General Practitioners
The requirement for GP practices to register with the Care Quality Commission (“CQC”) since 2013 has added an additional layer of complexity to the task of running a successful practice. Balancing and juggling competing demands whilst maintaining high quality patient care can be tough.
The CQC has extensive powers to inspect practices, request information and take civil and criminal enforcement action should it feel that the care is falling short of the relevant regulations. Such interventions can have a significant knock-on effect for GPs and the surgeries including referrals to, and action taken by, the GMC, NHS England and other relevant stakeholders. It can even result in the closure of the surgery itself.
At Ridouts we understand the CQC, its powers and how to shape an effective case against action it seeks to take.
Here, you will find information on:
- Inspections and Ratings
- Suspension, Cancellation & Imposition of Conditions on Registration (including Notice of Proposal and Notice of Decision)

::::::

(Exercise requirements)
- A) Using the General Practitioners page, what are the answers to these?
(i) Since what year have GP practices been required to register with the CQC?
(ii) Which bodies are named as possibly making referrals or taking action after a CQC intervention?
(iii) What two topics does the page say you will find information on?
- B) Can you echo everything on the General Practitioners page from "General Practitioners" down to "the surgery itself.", word for word?

(Provided material)
::::::

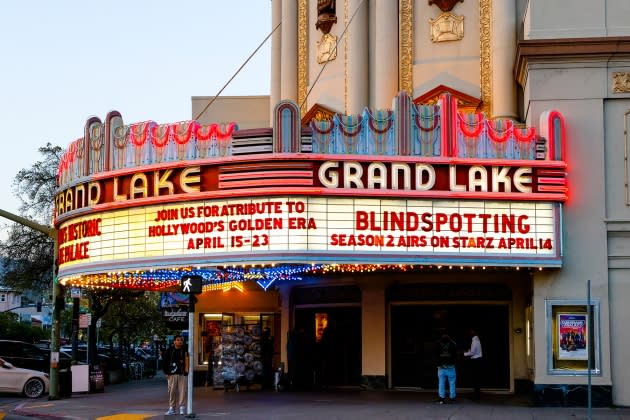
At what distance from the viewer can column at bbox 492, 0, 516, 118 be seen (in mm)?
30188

::::::

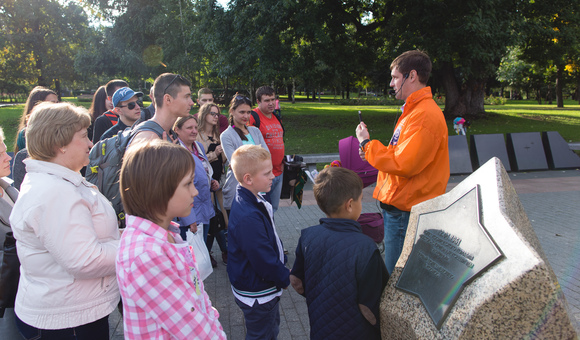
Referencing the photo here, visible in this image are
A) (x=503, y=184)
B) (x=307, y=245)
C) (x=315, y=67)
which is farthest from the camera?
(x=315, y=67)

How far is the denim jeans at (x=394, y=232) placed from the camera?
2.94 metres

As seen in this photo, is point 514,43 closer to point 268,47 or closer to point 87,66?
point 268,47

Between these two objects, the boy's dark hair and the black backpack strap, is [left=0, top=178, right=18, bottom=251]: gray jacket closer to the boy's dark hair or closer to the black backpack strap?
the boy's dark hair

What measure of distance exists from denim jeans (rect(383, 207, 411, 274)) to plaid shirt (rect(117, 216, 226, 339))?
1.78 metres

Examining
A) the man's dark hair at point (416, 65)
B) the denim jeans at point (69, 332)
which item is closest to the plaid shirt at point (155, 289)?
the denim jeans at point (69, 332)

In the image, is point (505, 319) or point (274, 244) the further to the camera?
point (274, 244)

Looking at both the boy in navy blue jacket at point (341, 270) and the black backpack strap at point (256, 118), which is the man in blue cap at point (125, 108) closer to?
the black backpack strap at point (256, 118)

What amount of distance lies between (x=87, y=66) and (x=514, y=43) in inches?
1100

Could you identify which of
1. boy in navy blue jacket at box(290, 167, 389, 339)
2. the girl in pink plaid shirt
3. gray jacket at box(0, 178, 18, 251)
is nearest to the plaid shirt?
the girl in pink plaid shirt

::::::

(Numbered responses)
- A)
(i) 2013
(ii) The GMC, NHS England and other relevant stakeholders
(iii) Inspections and Ratings; Suspension, Cancellation & Imposition of Conditions on Registration (including Notice of Proposal and Notice of Decision)

- B)
General Practitioners
The requirement for GP practices to register with the Care Quality Commission (“CQC”) since 2013 has added an additional layer of complexity to the task of running a successful practice. Balancing and juggling competing demands whilst maintaining high quality patient care can be tough.
The CQC has extensive powers to inspect practices, request information and take civil and criminal enforcement action should it feel that the care is falling short of the relevant regulations. Such interventions can have a significant knock-on effect for GPs and the surgeries including referrals to, and action taken by, the GMC, NHS England and other relevant stakeholders. It can even result in the closure of the surgery itself.